• To do
Sort through the entries below and pull out lines containing the word "zebramountain".

• Source information
┌────────

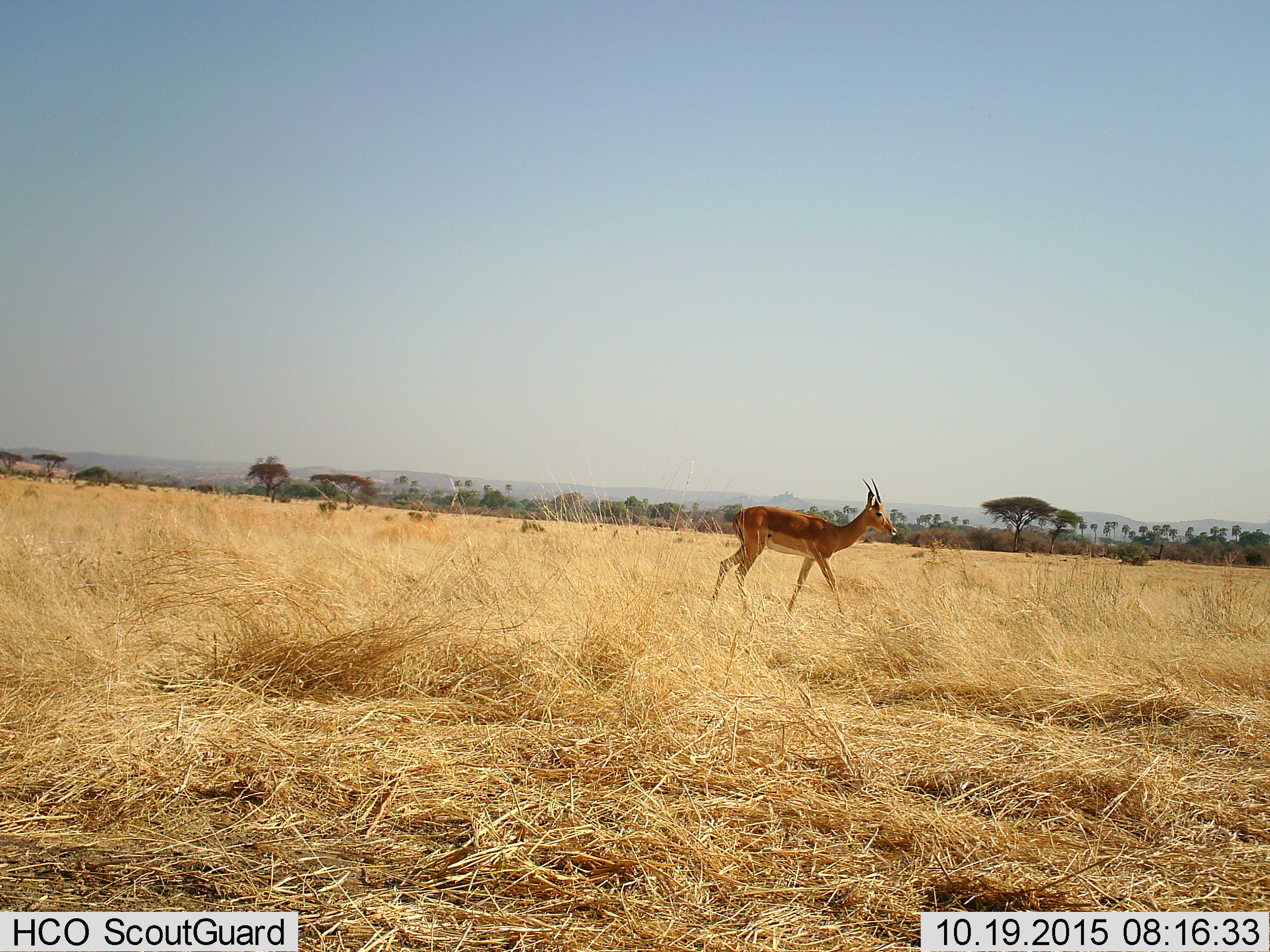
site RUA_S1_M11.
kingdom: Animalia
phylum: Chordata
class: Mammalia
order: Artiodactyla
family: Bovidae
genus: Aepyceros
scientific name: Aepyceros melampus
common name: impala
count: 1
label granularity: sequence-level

└────────
┌────────

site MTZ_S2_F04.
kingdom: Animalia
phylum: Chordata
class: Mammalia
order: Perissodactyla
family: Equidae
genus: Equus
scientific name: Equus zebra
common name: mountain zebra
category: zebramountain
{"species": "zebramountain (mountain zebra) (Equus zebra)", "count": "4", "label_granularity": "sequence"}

└────────
┌────────

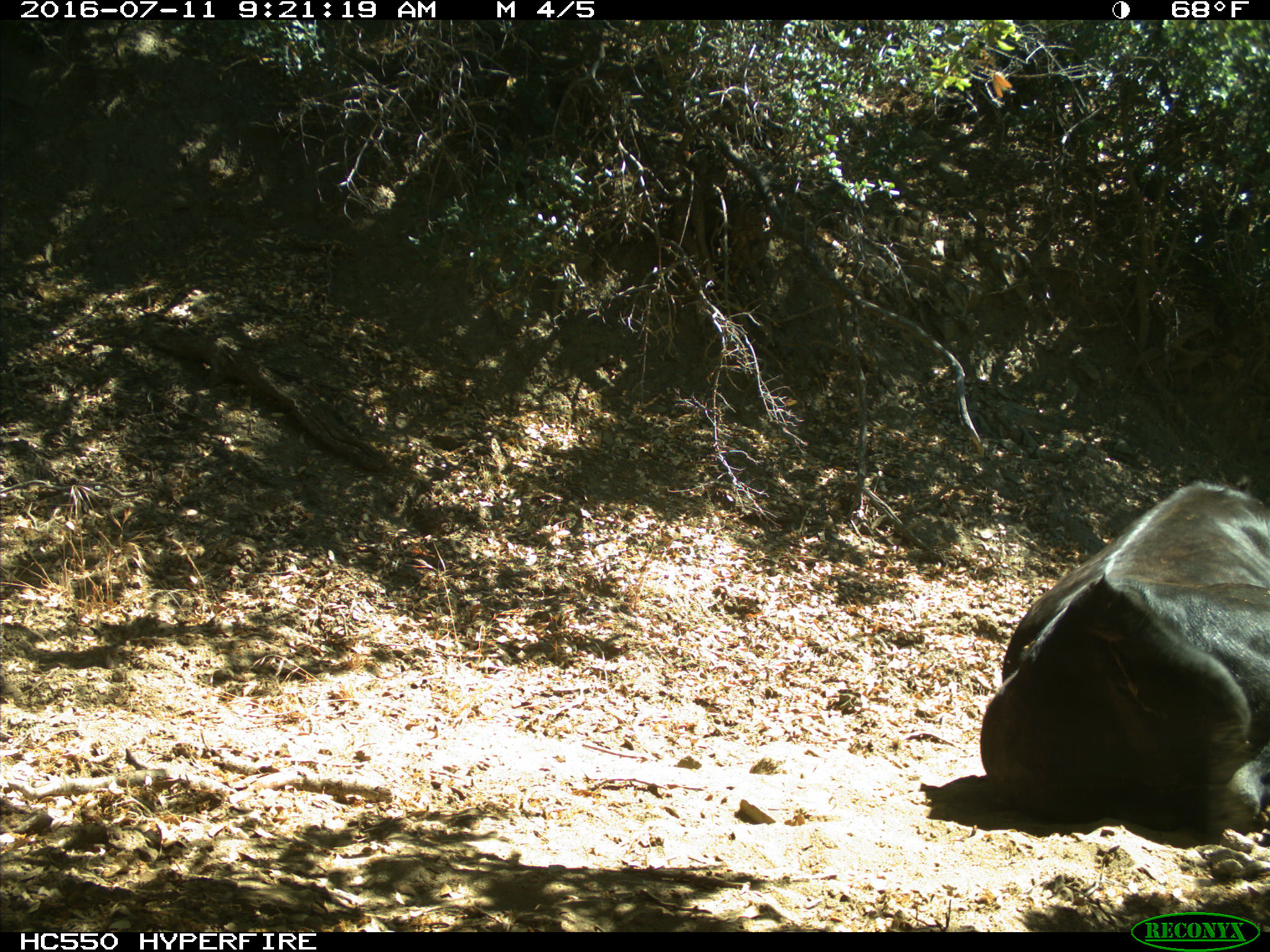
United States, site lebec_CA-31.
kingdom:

└────────

• Output for this task
category: zebramountain
{"species": "zebramountain (mountain zebra) (Equus zebra)", "count": "4", "label_granularity": "sequence"}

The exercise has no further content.